Skip to main content
Serverless API (ComfyUI) lets you turn a cloud-saved ComfyUI workflow into a callable, scalable endpoint (a Deployment). You deploy a workflow once, then your application calls that deployment by deployment_id using an async queue API (submit → get request_id → poll status/result, or receive updates via webhooks).

What you get

With Serverless API (ComfyUI) you can:
  • Deploy a workflow as an API, no infra to manage (RunComfy handles containerization + GPU orchestration)
  • Choose hardware per deployment (GPU/VRAM tier) and change it later if requirements evolve
  • Autoscale with explicit knobs (min/max instances, queue threshold, keep-warm duration)
  • Version workflows safely (deployments are pinned to a workflow version; upgrades are explicit and reversible)

**Supplied records:**
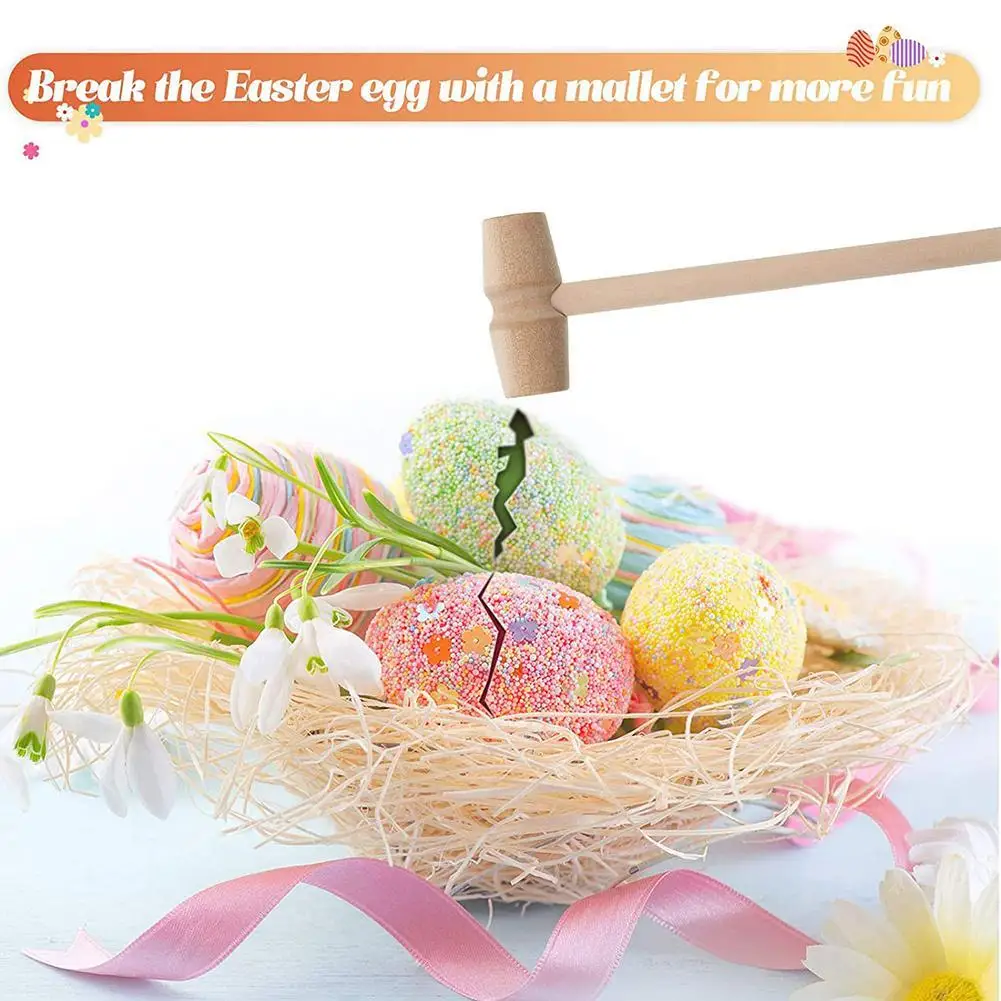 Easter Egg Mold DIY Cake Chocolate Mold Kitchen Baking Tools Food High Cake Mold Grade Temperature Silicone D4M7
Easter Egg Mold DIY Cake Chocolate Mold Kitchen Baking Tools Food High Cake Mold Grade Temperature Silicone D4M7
---
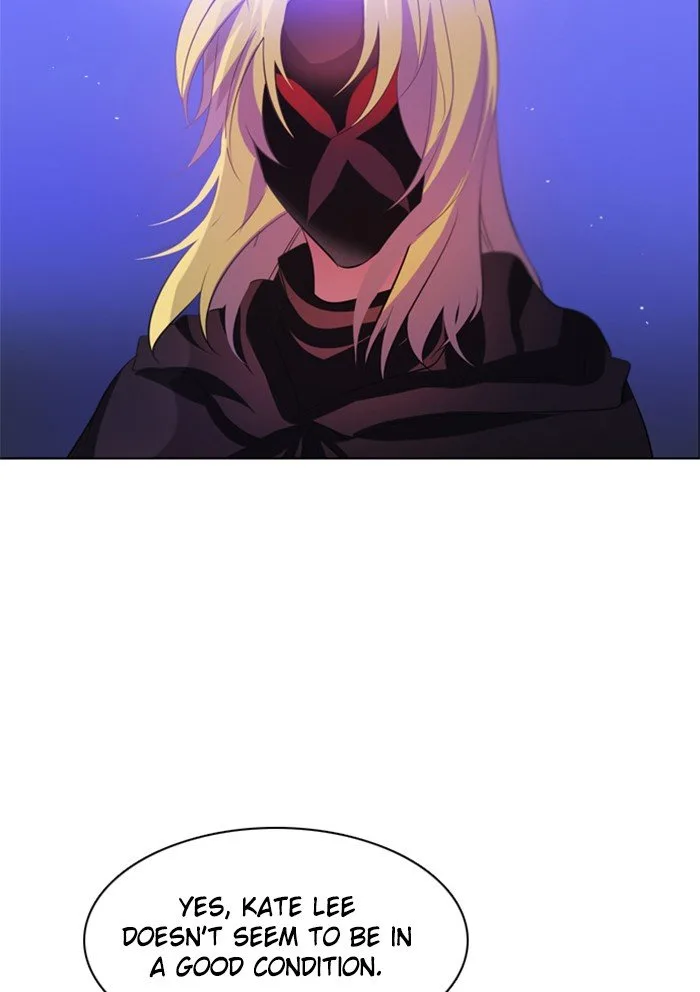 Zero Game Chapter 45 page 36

**About this exercise:** According to the Serverless API (ComfyUI) page, what is each deployment pinned to?

**Exercise solution:** A workflow version.